> OBJECTIVE: Copy everything from the line containing "Based on this" down to the line containing "C) the dark brown hair at point (652, 103)", changing "white rose" to "red rose" and leaving all else untouched. Return only those lines.

> SUPPLIED MATERIAL:
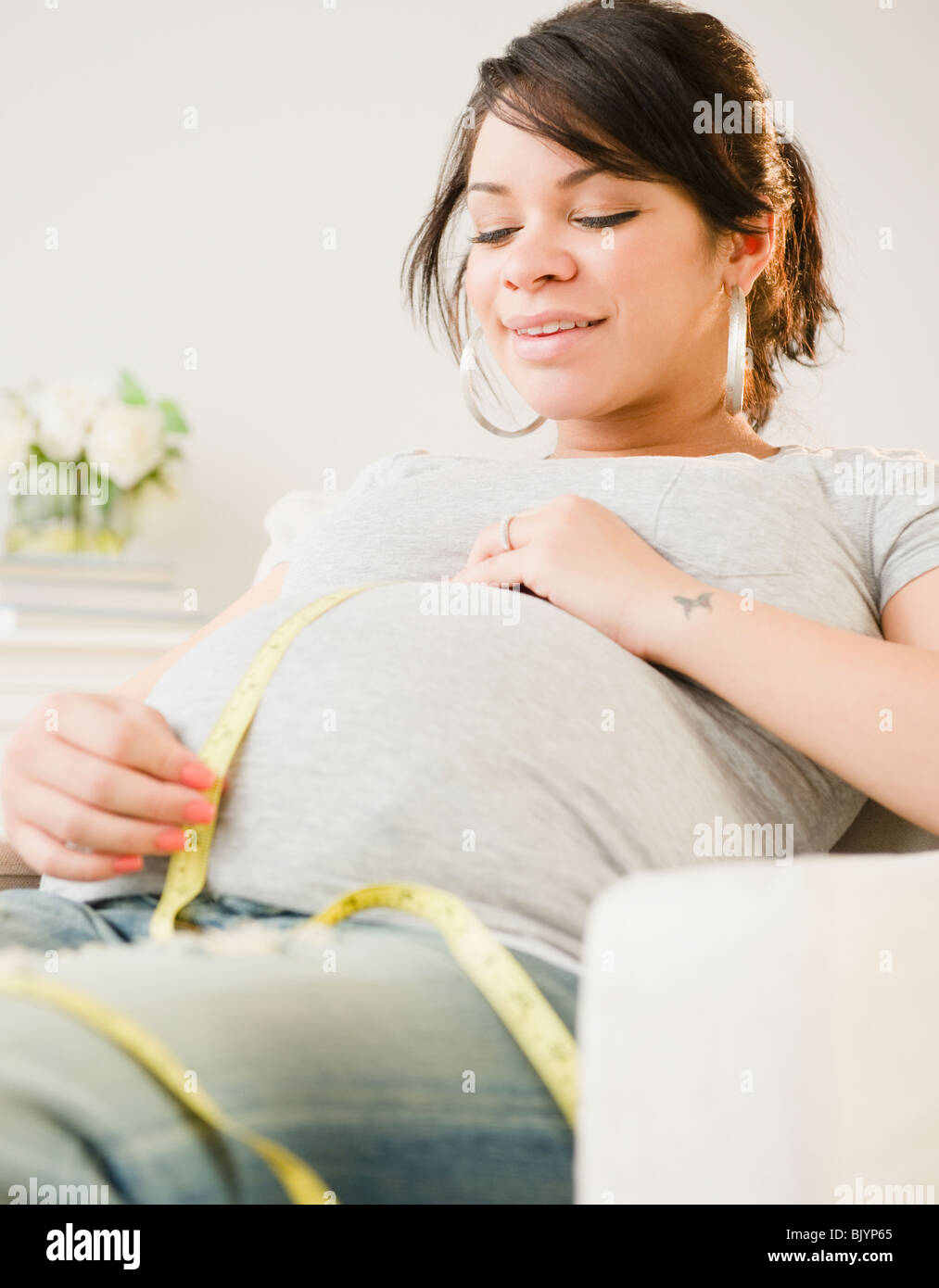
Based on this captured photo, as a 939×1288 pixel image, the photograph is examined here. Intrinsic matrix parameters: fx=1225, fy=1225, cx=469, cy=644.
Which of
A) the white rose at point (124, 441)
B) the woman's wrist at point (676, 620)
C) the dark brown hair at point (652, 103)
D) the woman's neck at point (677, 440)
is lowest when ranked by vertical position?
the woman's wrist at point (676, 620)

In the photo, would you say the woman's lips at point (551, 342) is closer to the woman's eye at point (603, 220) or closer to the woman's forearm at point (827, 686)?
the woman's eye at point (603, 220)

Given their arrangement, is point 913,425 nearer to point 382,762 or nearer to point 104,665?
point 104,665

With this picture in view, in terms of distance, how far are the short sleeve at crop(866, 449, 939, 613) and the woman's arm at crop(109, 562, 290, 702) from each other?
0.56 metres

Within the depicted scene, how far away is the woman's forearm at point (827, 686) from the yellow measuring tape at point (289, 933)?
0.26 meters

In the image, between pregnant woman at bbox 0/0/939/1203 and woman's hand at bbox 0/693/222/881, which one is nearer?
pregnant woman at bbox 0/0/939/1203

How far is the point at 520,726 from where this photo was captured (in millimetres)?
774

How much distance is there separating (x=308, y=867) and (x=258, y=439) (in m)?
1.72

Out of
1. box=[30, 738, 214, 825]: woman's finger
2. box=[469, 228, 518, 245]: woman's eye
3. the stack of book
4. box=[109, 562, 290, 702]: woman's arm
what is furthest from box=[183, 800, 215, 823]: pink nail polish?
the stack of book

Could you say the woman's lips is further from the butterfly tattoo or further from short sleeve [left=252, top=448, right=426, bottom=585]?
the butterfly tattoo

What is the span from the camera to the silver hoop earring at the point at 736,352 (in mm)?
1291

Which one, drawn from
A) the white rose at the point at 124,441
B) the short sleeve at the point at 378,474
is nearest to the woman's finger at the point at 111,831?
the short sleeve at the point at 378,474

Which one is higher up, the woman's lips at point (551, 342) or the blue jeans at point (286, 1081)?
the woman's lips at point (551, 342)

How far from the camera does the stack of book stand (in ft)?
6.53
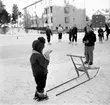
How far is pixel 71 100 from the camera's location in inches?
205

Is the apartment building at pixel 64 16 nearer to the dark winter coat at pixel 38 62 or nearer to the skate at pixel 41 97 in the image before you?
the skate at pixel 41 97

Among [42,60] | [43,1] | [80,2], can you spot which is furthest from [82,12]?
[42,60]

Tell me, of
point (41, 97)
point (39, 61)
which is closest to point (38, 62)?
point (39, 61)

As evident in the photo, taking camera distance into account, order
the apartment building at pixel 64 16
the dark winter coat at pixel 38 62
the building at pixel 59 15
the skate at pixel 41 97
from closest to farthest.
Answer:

---

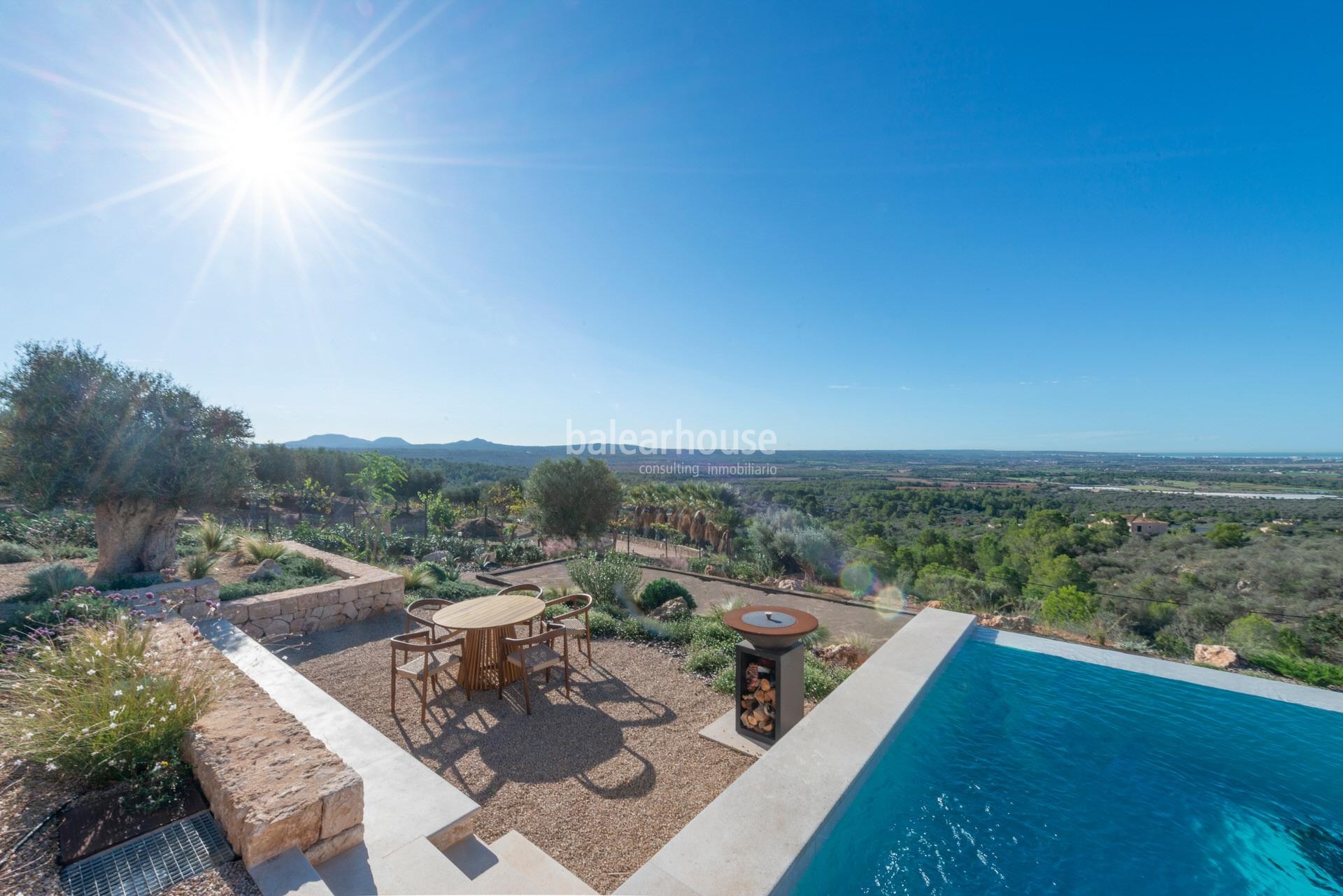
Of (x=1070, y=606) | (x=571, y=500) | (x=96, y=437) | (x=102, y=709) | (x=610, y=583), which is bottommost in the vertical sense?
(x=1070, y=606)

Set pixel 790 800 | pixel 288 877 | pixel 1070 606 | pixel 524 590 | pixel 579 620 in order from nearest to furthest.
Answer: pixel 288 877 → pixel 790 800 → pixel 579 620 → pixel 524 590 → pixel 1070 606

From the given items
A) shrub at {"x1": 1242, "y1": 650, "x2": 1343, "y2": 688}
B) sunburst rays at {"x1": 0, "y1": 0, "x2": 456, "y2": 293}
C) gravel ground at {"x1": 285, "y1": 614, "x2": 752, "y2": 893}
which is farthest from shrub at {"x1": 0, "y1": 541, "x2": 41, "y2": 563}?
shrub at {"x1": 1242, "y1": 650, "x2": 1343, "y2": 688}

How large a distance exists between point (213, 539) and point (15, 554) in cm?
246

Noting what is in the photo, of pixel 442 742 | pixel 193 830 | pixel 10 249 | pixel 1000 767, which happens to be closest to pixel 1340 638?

> SOLUTION BELOW:
Based on this captured photo, as a 939×1288 pixel image, the photograph is examined here. Intrinsic matrix parameters: fx=1225, fy=1225, cx=469, cy=644.
Which of
A) the red rose at point (124, 441)
B) the woman's wrist at point (676, 620)
C) the dark brown hair at point (652, 103)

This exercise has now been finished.